|Heat is not the problem.|
But an obvious weakness is point 3. After all, the “Medieval warm period” seems to have been a time of relative prosperity.
Basically, CO2 is food for plants. It is a powerful fertilizer. Therefore, the rising CO2 concentrations that supposedly cause global warming are also certainly boosting crop yields and greening the planet. This may be considered separate from the global warming issue; but any plan to reduce CO2 emissions is also, automatically, going to reduce plant growth (and hence animal habitat) worldwide. Isn't this what we were claiming to avoid?
In general, heat from the sun is also a powerful fertilizer. There is a reason why it is called the “greenhouse effect.” A longer growing season in the temperate zones also means more vegetation and more food.

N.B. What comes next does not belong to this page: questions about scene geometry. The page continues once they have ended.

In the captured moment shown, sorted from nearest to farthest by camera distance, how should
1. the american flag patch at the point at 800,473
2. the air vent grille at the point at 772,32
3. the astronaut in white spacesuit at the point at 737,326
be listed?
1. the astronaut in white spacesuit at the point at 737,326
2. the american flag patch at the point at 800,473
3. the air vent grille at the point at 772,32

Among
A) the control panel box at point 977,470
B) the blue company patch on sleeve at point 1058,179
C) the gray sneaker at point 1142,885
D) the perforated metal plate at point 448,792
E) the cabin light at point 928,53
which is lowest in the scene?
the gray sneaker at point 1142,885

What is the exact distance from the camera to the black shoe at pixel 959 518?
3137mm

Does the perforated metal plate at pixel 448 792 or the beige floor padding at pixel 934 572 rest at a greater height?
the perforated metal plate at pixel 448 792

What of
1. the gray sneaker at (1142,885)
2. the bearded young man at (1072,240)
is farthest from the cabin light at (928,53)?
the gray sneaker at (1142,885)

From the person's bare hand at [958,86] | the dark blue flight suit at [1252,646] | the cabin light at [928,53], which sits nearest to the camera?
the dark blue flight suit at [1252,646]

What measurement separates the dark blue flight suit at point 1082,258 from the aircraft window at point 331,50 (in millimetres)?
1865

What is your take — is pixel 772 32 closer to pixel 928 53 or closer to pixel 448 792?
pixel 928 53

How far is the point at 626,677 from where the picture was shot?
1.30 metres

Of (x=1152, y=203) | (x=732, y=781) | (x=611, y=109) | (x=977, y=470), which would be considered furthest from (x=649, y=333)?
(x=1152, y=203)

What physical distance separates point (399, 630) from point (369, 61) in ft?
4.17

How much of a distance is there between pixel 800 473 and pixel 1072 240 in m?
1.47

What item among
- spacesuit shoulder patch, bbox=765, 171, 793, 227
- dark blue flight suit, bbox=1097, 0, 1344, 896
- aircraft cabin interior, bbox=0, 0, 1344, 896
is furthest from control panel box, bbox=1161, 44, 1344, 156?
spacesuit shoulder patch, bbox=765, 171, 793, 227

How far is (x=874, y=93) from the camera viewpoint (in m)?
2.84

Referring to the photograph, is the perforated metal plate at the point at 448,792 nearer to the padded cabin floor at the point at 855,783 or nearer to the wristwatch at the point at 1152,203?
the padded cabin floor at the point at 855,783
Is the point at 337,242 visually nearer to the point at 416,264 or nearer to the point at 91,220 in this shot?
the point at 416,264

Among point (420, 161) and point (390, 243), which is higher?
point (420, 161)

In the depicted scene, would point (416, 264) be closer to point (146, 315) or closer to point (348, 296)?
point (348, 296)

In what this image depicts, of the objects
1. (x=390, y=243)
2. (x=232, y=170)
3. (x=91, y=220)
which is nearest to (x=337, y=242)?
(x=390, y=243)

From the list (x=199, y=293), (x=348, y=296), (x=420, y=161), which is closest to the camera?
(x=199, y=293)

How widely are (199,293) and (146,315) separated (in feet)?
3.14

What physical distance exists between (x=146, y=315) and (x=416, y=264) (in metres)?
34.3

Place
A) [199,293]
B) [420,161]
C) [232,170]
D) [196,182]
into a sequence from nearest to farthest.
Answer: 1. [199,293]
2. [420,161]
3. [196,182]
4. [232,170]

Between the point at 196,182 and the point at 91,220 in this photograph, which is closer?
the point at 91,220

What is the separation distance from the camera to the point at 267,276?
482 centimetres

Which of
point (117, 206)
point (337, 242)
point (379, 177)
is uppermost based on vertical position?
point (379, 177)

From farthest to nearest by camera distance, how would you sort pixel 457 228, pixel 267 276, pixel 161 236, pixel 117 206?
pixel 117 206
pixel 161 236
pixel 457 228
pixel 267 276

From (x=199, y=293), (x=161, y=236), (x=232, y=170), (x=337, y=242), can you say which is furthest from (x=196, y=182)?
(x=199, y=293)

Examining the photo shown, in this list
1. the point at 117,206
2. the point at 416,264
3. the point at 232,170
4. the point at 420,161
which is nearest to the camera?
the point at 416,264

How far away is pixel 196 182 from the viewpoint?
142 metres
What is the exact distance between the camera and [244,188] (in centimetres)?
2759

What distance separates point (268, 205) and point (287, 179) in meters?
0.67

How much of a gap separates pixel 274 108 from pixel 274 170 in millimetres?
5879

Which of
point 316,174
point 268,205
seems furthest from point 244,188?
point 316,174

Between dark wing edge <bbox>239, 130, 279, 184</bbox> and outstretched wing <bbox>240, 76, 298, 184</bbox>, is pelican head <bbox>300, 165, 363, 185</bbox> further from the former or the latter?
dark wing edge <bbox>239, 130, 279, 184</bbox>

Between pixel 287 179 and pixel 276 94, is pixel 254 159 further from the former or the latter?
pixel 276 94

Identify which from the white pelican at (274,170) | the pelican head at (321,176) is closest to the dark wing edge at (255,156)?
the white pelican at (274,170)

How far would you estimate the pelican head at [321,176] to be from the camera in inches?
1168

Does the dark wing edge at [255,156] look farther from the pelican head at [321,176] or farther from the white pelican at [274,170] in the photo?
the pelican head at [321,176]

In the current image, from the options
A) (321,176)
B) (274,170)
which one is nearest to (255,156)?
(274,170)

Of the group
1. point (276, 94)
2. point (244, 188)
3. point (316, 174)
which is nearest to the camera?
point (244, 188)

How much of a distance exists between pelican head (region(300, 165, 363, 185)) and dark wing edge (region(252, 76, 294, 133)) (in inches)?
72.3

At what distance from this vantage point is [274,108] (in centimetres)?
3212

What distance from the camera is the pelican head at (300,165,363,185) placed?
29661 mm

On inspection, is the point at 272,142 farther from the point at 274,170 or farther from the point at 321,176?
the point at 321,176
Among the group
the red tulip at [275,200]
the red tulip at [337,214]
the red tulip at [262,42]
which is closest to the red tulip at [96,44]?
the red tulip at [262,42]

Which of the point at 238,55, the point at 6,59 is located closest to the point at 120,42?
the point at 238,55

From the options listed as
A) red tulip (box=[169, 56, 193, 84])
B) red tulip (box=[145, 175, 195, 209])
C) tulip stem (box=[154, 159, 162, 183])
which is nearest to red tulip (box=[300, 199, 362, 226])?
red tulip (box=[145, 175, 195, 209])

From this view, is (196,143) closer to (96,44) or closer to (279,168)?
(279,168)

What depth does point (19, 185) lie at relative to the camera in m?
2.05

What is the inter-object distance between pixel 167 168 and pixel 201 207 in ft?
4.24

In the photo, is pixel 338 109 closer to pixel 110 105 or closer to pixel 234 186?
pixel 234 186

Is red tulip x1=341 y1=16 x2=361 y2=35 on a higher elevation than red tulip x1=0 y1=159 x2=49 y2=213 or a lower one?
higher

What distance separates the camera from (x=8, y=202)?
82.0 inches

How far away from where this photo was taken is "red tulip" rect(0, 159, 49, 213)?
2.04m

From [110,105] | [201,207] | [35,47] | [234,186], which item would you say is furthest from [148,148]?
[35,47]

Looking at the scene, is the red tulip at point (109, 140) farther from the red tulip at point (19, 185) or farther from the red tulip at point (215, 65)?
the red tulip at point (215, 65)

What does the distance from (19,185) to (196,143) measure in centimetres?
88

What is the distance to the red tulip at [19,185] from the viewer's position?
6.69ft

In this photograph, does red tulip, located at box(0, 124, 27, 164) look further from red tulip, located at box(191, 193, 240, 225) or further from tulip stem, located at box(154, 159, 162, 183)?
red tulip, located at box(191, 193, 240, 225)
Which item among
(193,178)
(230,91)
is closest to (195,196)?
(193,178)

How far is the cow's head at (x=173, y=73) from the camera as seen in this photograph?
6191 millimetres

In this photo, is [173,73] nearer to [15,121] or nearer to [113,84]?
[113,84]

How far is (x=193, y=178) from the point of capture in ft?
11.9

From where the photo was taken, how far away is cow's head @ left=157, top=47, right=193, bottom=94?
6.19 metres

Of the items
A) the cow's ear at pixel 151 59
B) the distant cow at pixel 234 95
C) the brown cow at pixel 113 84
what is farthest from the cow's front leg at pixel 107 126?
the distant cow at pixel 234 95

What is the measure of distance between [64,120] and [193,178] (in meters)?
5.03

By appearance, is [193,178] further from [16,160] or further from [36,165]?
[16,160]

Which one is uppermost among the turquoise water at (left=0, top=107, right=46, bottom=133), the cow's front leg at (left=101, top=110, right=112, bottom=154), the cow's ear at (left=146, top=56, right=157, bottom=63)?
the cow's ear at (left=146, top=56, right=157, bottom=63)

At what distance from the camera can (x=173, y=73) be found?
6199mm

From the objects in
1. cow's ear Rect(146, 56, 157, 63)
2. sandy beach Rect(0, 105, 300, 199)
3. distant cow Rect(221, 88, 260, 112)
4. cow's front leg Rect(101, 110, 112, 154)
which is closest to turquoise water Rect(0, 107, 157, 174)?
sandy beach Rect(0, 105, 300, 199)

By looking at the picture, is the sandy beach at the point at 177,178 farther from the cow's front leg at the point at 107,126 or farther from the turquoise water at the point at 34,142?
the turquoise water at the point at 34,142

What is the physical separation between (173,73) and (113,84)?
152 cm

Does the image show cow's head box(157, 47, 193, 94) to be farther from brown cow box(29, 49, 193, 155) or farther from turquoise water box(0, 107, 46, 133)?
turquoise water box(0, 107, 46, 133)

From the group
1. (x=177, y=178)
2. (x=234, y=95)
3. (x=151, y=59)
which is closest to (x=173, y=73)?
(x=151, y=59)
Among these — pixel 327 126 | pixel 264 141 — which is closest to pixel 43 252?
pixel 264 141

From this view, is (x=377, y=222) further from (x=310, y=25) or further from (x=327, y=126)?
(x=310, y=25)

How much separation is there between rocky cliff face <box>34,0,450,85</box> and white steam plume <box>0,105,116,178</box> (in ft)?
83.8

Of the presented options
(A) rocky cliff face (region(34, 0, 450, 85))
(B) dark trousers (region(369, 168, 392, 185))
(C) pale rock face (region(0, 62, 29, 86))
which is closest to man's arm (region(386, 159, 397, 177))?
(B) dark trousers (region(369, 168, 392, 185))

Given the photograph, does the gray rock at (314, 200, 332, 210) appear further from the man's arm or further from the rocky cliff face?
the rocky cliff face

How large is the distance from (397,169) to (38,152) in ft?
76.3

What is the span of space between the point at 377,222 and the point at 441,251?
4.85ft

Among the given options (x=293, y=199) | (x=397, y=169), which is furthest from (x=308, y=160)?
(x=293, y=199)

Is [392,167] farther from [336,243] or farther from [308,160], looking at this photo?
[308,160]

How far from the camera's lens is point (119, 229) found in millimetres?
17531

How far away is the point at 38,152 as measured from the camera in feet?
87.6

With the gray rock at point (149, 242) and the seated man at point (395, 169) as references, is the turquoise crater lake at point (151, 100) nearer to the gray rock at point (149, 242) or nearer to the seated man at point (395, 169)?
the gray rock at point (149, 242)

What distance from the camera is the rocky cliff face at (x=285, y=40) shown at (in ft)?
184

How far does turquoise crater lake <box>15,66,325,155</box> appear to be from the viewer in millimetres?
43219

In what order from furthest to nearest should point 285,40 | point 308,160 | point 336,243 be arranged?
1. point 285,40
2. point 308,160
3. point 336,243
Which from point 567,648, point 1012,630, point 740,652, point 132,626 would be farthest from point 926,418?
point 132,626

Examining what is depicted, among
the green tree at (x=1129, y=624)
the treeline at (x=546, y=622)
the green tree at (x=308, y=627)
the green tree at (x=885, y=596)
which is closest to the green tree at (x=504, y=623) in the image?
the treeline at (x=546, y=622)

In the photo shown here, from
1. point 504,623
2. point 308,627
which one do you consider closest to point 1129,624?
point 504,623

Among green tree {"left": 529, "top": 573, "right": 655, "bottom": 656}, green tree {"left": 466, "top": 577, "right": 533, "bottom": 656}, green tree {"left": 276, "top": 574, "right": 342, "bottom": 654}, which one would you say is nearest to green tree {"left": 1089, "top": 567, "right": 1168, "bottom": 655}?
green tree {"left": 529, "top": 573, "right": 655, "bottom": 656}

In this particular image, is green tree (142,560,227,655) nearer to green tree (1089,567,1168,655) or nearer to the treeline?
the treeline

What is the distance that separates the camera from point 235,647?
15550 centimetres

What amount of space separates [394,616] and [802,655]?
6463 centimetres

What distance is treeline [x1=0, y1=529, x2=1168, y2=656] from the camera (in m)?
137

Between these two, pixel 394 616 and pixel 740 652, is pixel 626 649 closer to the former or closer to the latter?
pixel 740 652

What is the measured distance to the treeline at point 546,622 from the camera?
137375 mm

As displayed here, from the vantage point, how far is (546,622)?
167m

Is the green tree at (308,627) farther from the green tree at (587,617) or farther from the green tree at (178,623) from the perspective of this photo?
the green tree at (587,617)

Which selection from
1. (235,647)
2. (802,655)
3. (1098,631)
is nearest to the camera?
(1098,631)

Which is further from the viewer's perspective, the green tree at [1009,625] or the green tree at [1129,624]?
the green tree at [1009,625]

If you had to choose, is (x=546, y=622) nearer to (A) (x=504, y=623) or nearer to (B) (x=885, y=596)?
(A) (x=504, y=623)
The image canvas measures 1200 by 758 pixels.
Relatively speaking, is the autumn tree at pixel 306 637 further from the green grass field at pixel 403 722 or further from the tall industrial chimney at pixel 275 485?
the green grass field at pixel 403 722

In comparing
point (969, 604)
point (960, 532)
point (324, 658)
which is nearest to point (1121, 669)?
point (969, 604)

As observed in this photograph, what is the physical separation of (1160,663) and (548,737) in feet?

Is there a tradeoff, conversely, in the tropics? No—even at the equator, it is not “too hot” for agriculture. Flora and fauna are simply much more abundant, and crops come in year-round.
Ah, you are thinking deserts, perhaps? Look on a map. Deserts do not occur at the equator. They are not caused by excessive heat from the sun. They are caused by a lack of moisture, caused in turn by prevailing wind patterns.
So, would global warming increase the size of deserts? Warming, per se, will not, so we have to guess at collateral effects. I ain't no climate scientist, but it seems to me the effect of CO2 promoting plant growth will work to reduce, not expand desert areas. And increased heat should lead to increased evaporation, therefore increased cloud cover, and increased precipitation. Result: less desert worldwide.
However, the bad news is that recent data seem to refute climate change point 1—the Earth has not gotten warmer since the 1990s.